_文書の一節_
含浸率(%)=(含浸後重量-含浸前重量)/含浸前重量×100 (1)
【0035】
(化粧層)
本発明にかかる化粧板は、化粧層を含む。化粧層としては、繊維質基材に、メラミン樹脂などの熱硬化性樹脂を含む樹脂液を含浸し乾燥させた樹脂含浸化粧紙を用いる。繊維質基材としては、化粧板用の化粧紙を用いることが好ましい。
【0036】
化粧紙の坪量は、20~500g/mであることが好ましく、30~300g/mであることが特に好ましい。この範囲内であることにより、化粧板の表面物性や、樹脂液の含浸性が向上する傾向がある。化粧紙としては、着色されたものや、印刷により各種の模様を施したものを適宜用いることができる。
【0037】
熱硬化性樹脂としては、上述したアミノ-ホルムアルデヒド樹脂、フェノール-ホルムアルデヒド樹脂のほか、ラジカル重合型熱硬化性樹脂などを用いることができる。
【0038】
ラジカル重合型熱硬化性樹脂としては、不飽和ポリエステル樹脂、ビニルエステル樹脂、ジアリルフタレート樹脂や、これらの混合物が挙げられる。特に、不飽和ポリエステル樹脂、ビニルエステル樹脂を用いることにより、化粧板に柔軟性を付与でき、また硬化収縮を抑制することができる傾向がある。
【0039】
不飽和ポリエステル樹脂は、二価アルコールと、二塩基酸と、をエステル化により反応させた不飽和ポリエステルに、重合性モノマーを加えることにより得ることができる。

_記述課題_
化粧板に関する文章を、最後の文の後から書き継いでください。 項目は、化粧板に関する文章とは別の出典から取られたものです。

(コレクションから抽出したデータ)
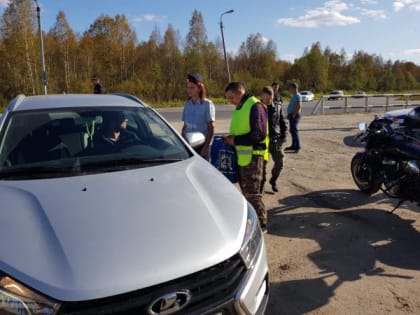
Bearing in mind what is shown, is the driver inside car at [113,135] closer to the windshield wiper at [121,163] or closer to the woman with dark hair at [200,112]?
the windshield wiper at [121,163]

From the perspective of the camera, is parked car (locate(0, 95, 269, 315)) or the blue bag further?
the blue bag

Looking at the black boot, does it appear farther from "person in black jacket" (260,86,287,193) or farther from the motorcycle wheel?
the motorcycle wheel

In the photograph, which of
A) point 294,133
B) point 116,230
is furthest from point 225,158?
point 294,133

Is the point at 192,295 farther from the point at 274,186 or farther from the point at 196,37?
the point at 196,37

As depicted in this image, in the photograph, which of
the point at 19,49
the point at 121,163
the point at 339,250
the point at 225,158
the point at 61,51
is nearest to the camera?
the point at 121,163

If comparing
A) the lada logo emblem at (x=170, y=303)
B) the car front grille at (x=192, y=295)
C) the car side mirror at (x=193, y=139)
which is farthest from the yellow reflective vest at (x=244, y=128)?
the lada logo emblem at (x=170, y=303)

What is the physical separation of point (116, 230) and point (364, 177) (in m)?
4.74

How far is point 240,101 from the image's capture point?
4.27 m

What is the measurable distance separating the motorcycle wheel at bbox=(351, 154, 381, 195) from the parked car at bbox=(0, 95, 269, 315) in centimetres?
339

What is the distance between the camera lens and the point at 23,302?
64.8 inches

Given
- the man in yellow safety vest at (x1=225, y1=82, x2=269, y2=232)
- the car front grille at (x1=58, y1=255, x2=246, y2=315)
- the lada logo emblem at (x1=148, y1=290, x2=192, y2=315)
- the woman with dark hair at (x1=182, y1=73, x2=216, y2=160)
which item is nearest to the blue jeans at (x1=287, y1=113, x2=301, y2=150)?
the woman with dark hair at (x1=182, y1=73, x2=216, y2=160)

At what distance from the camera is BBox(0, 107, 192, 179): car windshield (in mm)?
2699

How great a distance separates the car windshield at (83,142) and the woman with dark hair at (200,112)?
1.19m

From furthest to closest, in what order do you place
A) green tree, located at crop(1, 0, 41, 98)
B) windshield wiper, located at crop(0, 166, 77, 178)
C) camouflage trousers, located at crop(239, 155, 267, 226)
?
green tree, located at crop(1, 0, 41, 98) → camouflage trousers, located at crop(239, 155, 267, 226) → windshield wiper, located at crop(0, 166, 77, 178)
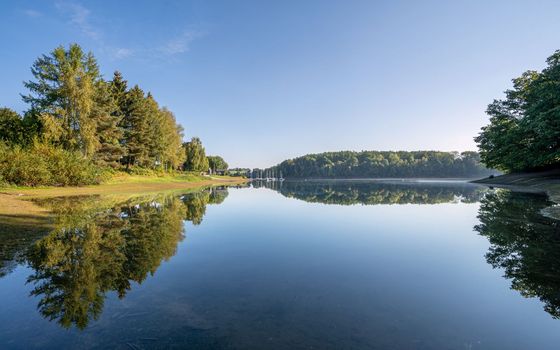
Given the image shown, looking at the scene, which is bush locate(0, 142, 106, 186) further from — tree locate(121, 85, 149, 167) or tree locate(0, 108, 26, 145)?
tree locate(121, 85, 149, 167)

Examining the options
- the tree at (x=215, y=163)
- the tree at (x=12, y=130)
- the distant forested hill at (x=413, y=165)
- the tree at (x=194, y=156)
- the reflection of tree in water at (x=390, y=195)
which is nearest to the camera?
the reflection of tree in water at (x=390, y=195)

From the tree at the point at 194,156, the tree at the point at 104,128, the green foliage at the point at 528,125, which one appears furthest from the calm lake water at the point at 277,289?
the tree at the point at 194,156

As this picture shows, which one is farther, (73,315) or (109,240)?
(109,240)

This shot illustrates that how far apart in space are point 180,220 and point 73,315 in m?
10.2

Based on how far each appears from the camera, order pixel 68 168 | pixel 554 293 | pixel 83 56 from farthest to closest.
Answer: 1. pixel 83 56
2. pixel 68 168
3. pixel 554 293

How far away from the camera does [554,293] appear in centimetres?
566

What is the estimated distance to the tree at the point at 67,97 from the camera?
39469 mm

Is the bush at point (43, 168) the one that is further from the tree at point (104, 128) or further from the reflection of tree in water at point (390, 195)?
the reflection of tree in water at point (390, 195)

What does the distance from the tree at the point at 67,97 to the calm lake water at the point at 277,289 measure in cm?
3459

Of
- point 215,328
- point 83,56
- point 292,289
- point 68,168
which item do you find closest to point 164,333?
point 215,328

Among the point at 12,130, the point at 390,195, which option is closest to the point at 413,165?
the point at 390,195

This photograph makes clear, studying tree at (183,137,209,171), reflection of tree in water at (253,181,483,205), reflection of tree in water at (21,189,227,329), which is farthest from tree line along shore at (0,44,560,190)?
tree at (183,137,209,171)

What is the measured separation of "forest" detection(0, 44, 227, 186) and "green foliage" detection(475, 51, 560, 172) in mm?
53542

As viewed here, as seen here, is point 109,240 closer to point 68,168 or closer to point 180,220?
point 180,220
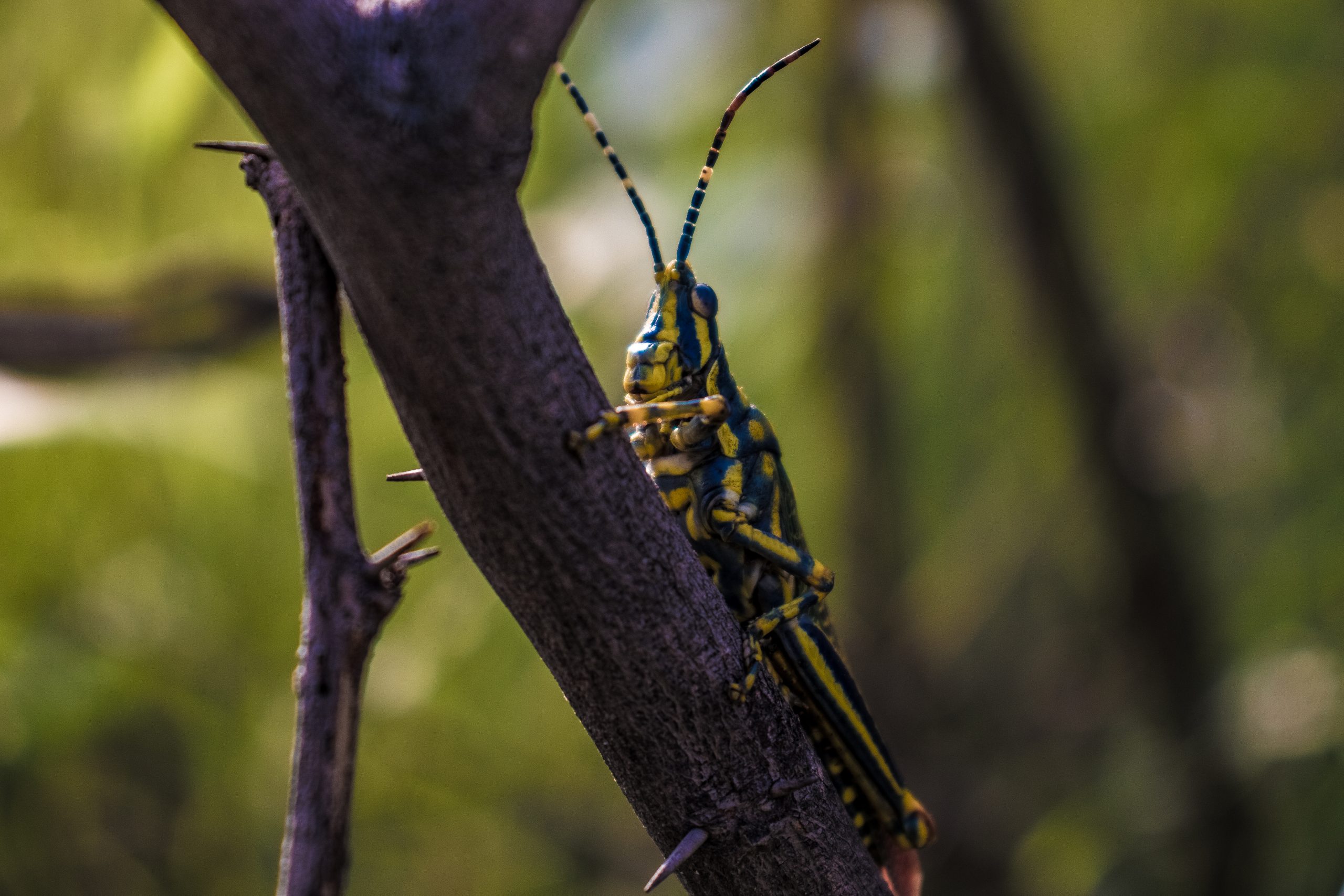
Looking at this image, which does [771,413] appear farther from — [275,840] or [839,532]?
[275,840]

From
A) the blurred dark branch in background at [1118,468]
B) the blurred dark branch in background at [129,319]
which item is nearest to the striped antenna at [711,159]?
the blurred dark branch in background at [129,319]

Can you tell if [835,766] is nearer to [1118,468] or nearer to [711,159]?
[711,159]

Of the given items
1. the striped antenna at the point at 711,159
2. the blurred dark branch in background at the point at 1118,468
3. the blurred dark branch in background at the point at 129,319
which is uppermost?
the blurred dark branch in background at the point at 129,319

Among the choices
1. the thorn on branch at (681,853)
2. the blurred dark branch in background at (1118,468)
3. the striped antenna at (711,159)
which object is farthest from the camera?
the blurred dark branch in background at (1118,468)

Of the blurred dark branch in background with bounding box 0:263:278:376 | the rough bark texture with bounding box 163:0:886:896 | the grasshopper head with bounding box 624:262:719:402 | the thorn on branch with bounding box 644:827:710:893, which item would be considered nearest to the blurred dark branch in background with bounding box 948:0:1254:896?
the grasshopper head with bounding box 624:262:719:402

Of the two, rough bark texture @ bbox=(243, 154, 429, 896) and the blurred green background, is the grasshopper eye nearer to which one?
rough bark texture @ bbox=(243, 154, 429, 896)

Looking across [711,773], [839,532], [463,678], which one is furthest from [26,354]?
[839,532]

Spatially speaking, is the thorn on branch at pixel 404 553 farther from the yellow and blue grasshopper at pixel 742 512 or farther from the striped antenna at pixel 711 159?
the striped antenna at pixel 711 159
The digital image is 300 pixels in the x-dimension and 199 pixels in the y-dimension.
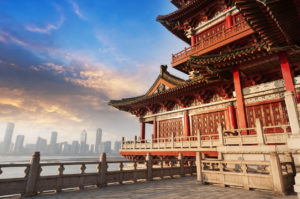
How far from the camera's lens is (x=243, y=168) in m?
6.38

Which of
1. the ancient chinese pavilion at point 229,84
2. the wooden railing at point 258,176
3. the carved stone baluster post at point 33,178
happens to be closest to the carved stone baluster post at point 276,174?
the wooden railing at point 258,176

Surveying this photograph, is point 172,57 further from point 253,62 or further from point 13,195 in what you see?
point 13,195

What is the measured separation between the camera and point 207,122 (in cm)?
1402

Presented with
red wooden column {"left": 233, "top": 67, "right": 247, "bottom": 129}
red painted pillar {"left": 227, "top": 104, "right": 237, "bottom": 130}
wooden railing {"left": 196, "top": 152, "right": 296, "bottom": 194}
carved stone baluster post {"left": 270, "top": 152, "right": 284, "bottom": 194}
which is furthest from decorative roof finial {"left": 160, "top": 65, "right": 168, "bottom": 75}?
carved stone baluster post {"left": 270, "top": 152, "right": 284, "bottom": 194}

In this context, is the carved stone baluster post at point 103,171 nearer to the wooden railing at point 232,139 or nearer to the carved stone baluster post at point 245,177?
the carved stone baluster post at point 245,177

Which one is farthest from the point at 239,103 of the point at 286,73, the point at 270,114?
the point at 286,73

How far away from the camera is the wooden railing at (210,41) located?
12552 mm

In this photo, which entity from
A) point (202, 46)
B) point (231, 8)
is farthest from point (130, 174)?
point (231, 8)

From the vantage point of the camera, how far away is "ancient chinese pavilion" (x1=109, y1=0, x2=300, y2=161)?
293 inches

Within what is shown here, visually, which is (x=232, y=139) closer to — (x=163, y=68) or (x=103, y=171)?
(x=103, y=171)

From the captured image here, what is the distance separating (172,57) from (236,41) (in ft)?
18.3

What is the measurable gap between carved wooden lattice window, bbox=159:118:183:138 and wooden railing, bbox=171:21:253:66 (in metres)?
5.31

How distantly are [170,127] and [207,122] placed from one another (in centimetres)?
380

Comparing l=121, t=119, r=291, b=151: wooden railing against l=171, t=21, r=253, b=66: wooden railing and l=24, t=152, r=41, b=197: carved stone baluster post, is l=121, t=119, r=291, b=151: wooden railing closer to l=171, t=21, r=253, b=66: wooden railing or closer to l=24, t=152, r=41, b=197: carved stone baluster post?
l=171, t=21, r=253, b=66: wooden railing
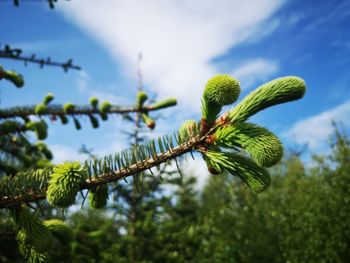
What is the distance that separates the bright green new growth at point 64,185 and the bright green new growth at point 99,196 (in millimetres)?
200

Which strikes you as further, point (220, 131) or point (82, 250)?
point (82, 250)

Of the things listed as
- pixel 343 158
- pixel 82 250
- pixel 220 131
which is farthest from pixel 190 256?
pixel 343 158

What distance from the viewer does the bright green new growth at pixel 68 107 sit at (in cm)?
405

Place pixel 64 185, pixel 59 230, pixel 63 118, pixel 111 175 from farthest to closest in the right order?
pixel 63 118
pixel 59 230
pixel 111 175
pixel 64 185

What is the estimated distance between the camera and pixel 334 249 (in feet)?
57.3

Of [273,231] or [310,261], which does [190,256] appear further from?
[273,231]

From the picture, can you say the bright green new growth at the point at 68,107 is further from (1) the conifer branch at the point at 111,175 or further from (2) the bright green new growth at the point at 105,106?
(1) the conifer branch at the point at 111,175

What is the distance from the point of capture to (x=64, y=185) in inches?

_解答_
【0040】
二価アルコールとしては、エチレングリコール、ジエチレングリコール、プロピレングリコール、ジプロピレングリコール、1,3-ブチレングリコール、ネオペンチルグリコールなどが挙げられ、また、二塩基酸としては、マレイン酸、無水マレイン酸、フマル酸、イソフタル酸、テレフタル酸、フタル酸、無水フタル酸、アジピン酸などが挙げられる。
【0041】
重合性モノマーとしては、スチレン、オルトクロルスチレン、ジアリルフタレート、メチルメタクリレートなどが挙げられる。硬化させる際には、硬化剤として、ベンゾイルパーオキサイド、メチルエチルケトンパーオキサイド、シクロヘキサノンパーオキサイド、アセチルアセトンパーオキサイド、アセト酢酸パーオキサイドなどの有機過酸化物や、必要に応じてコバルト錯塩等の硬化促進剤を加えることができる。
【0042】
ビニルエステル樹脂は、エポキシ樹脂と、不飽和一塩基酸と、をエステル化触媒により反応させることによって得ることができる。
【0043】
エポキシ樹脂としては、ビスフェノールA系エポキシ樹脂、ハロゲン化ビスフェノールA系エポキシ樹脂、ビスフェノールAとエチレンオキサイドあるいはプロピレンオキサイドなどのアルキレンオキサイドとの付加物のジグリシジルエーテル、ビスフェノールF系エポキシ樹脂、ノボラック系エポキシ樹脂、クレゾールノボラック系エポキシ樹脂などが挙げられる。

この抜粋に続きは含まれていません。